For a country with the tourist potential and business opportunities that India has, it has a visa regime that does little to encourage the foreign visitor or inwards investor — but that may be changing. Indian media is reporting that a change in the regime is under consideration, with visa restrictions for around 180 countries to be relaxed. As things stand, the majority of foreign visa applications require several weeks to process and applications have to be submitted at designated visa processing centres. Most tourists come from the UK, the US and other European countries, all of whom have to go through this tedious process. Now, the intelligence agencies have decided that they will support tourists applying online followed by a three-day wait and, if approved, a pick-up at the airport that is the point of entry. All of which sounds like very good news, except that Pakistan is not on the list of countries that are to see a relaxation of the rules.

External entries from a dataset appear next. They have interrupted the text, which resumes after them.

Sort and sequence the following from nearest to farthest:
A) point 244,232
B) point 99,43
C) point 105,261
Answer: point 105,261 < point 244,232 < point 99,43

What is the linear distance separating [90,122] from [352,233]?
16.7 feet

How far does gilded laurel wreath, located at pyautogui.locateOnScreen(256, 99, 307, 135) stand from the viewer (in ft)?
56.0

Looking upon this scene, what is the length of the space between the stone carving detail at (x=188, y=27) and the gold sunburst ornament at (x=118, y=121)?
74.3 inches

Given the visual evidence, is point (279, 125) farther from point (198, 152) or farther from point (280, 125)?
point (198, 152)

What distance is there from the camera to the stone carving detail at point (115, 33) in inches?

Considering the potential for cross-border tourism given the shared cultural heritage, this is something less than a confidence-building measure; indeed, it is the opposite. If India really wants to lower the temperature of bilateral relations, it needs to be waking up to the reality that not all Pakistanis are terrorists. There are many Pakistanis who would choose to visit India for tourism given the opportunity. The families that were divided in 1947 are still split in many instances and would welcome a chance to renew family ties and meet with relatives on the other side of the border.
An emerging middle class with disposable income will buy into subcontinental tourism — and that goes both ways. Person-to-person contact is a proven way of defusing tensions. Paranoia and mistrust are both easily fed in India and Pakistan, with myths and half-truths and plain old lies told in the service of further dividing the two. The corrosive relationship that has been assiduously maintained by both needs to be dialled back and perpetuating old frictions in this way helps nobody.
Published in The Express Tribune, February 6th, 2014.